** Items from a dataset **

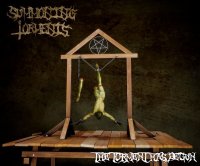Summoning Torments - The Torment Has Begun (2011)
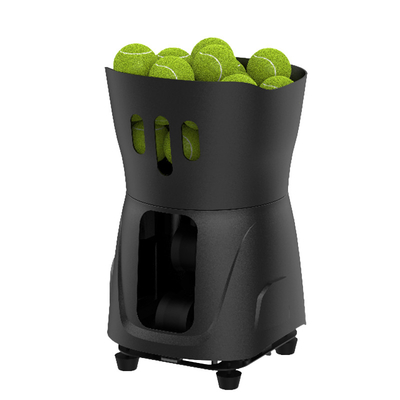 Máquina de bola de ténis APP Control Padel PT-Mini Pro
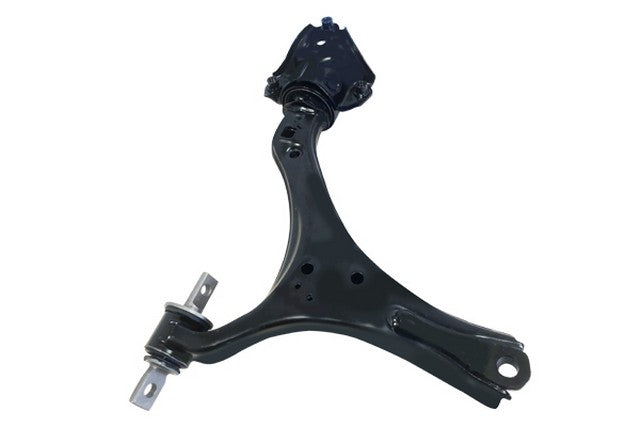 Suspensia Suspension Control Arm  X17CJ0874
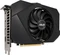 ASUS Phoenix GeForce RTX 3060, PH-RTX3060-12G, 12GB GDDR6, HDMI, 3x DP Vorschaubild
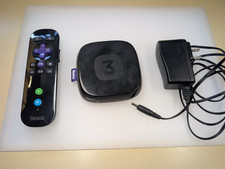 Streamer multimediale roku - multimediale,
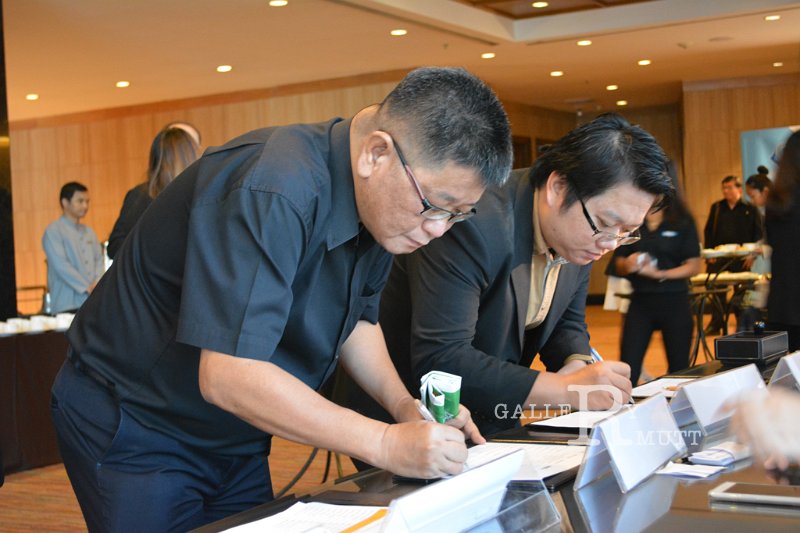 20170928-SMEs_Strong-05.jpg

** WORK TASK **
If an entry contains an image, print the rest of that entry exactly and leave the image out.

** RESULT **
Summoning Torments - The Torment Has Begun (2011)
 Máquina de bola de ténis APP Control Padel PT-Mini Pro
 Suspensia Suspension Control Arm  X17CJ0874
 ASUS Phoenix GeForce RTX 3060, PH-RTX3060-12G, 12GB GDDR6, HDMI, 3x DP Vorschaubild
 Streamer multimediale roku - multimediale,
 20170928-SMEs_Strong-05.jpg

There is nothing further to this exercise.